• What to produce: Repeat everything in the data exactly except images.

• Information supplied:
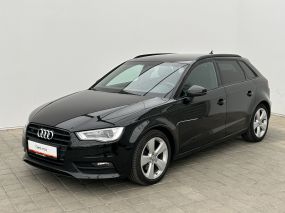 AUDI A3 Sportback 2.0 TDI S tronic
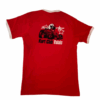 T-Shirts Rouge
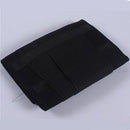 Rugbrace onderrug zwart - pijn & steun, maat M 72-82 cm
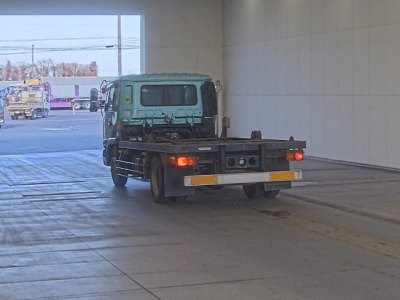 NISSAN DIESEL (UD) CONDOR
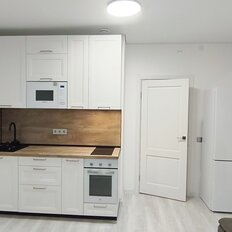 Квартира 28 м², студия - изображение 2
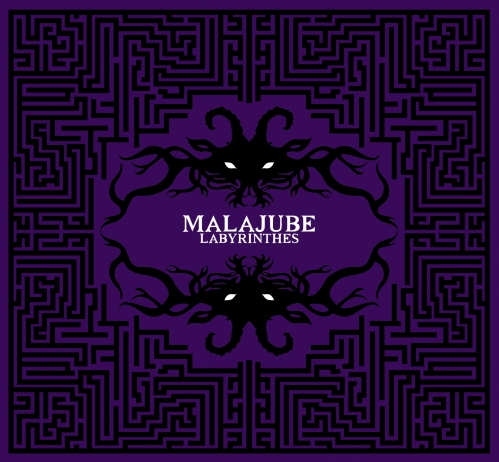 Labyrinthes - MALAJUBE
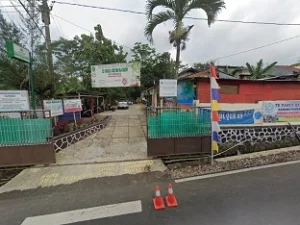 Pesantren Darul Qu'ran Karim Baturaden
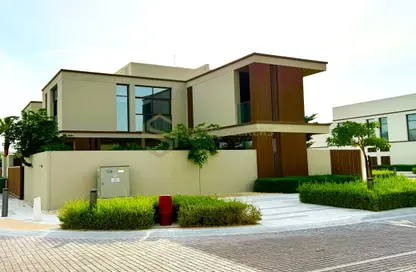 Townhouse - 3 Bedrooms - 4 Bathrooms for rent in Al Jubail Island - Abu Dhabi
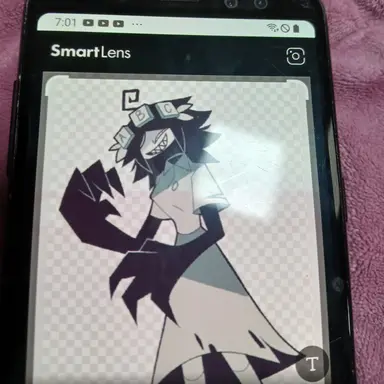 Profile image of 미스 타벨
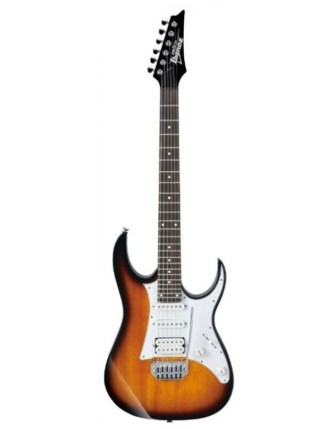 IBANEZ GRG140-SB GIO Serisi Sunburst Elektro Gitar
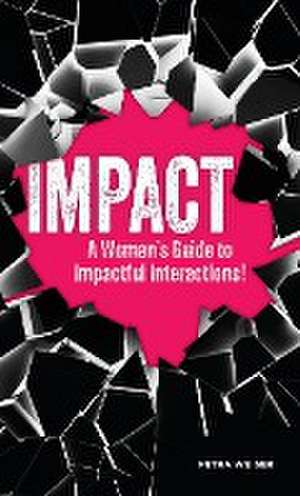 IMPACT de Petra Weiser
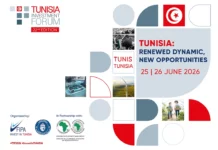 Tunisia Investment Forum 2026 : la Tunisie vise 4 milliards de dinars d’investissements étrangers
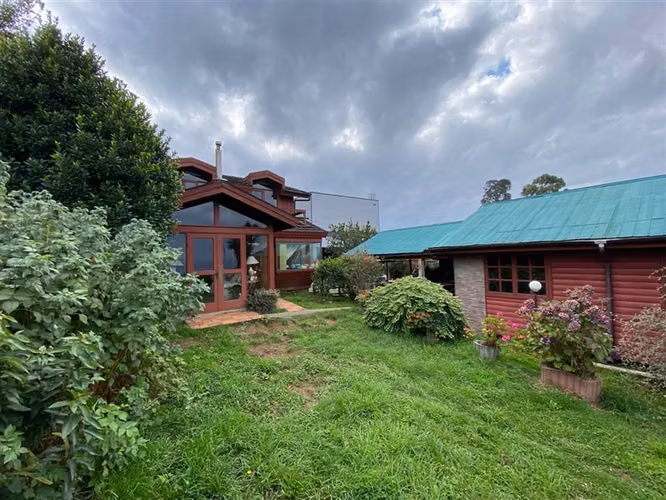 Terreno para Construccion en venta en Puerto Montt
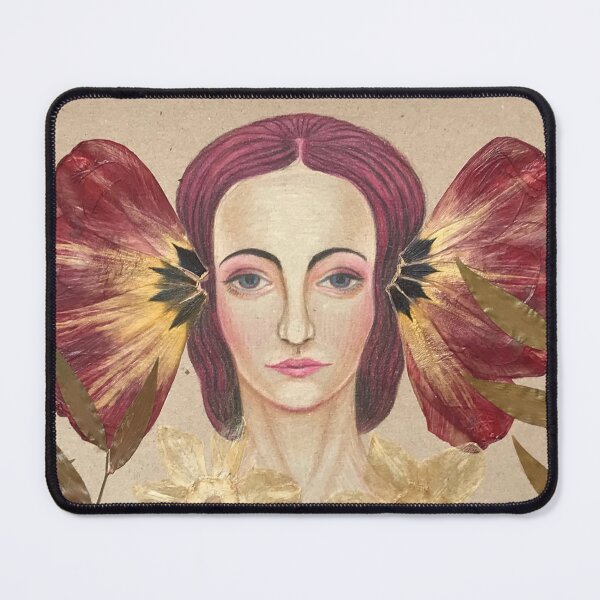 Item preview, Endless Blooming I designed and sold by Elina Reimann.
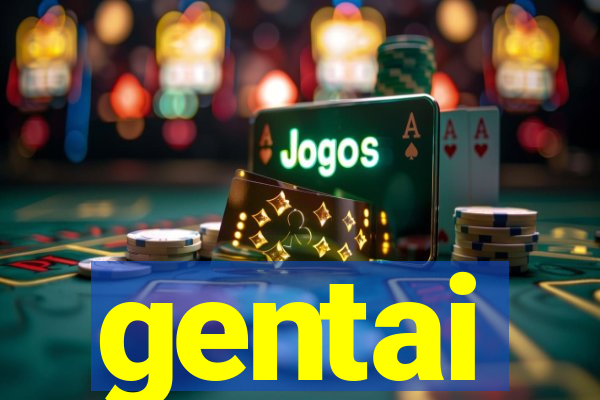 gentai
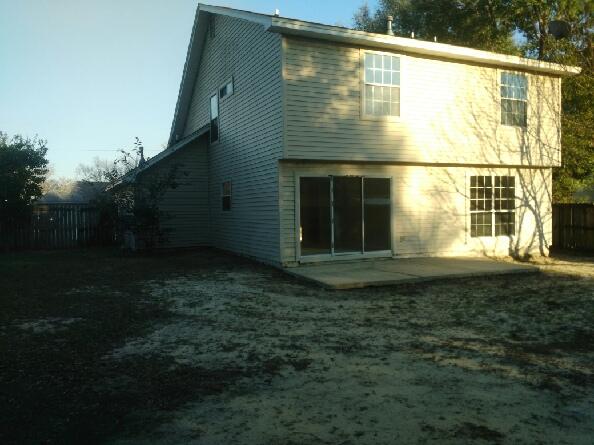 HOLLYROD PARK - Residential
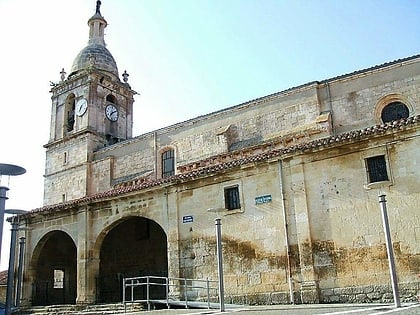 Church of Nuestra Señora de la Peña de Faido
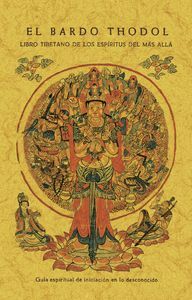 EL BARDO THODOL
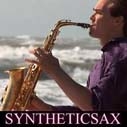 Boom Jinx, Jaytech feat Syntheticsax 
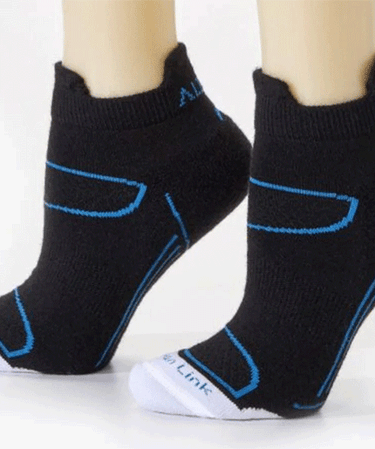 Activewear Alpaca Socks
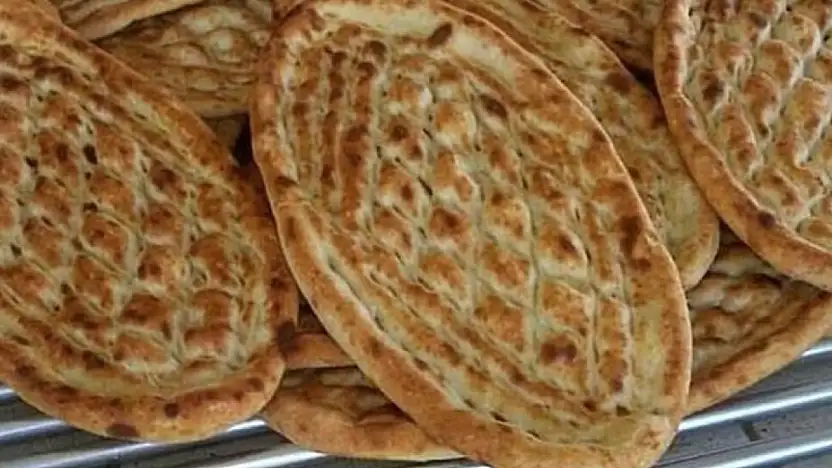 Malatya'da Ekmek Fiyatlarına Zam: 200 Gr Pide 15 TL Olacak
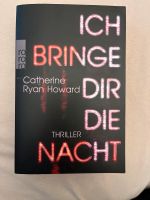 Thriller: Ich bringe dir die Nacht Berlin - Charlottenburg Vorschau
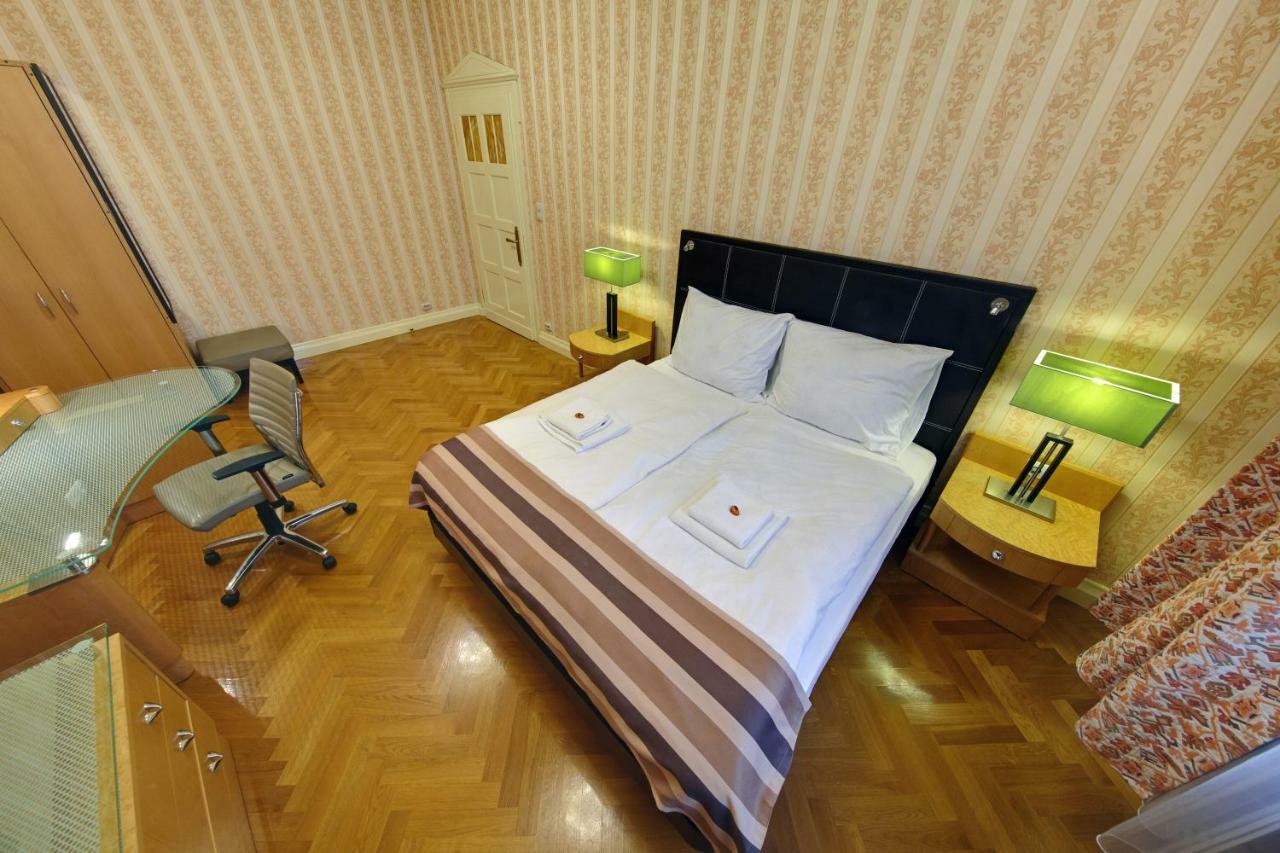 קטוביץ Apartament Krysztalowy מראה חיצוני תמונה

• Answer to this task:
 AUDI A3 Sportback 2.0 TDI S tronic
 T-Shirts Rouge
 Rugbrace onderrug zwart - pijn & steun, maat M 72-82 cm
 NISSAN DIESEL (UD) CONDOR
 Квартира 28 м², студия - изображение 2
 Labyrinthes - MALAJUBE
 Pesantren Darul Qu'ran Karim Baturaden
 Townhouse - 3 Bedrooms - 4 Bathrooms for rent in Al Jubail Island - Abu Dhabi
 Profile image of 미스 타벨
 IBANEZ GRG140-SB GIO Serisi Sunburst Elektro Gitar
 IMPACT de Petra Weiser
 Tunisia Investment Forum 2026 : la Tunisie vise 4 milliards de dinars d’investissements étrangers
 Terreno para Construccion en venta en Puerto Montt
 Item preview, Endless Blooming I designed and sold by Elina Reimann.
 gentai
 HOLLYROD PARK - Residential
 Church of Nuestra Señora de la Peña de Faido
 EL BARDO THODOL
 Boom Jinx, Jaytech feat Syntheticsax 
 Activewear Alpaca Socks
 Malatya'da Ekmek Fiyatlarına Zam: 200 Gr Pide 15 TL Olacak
 Thriller: Ich bringe dir die Nacht Berlin - Charlottenburg Vorschau
 קטוביץ Apartament Krysztalowy מראה חיצוני תמונה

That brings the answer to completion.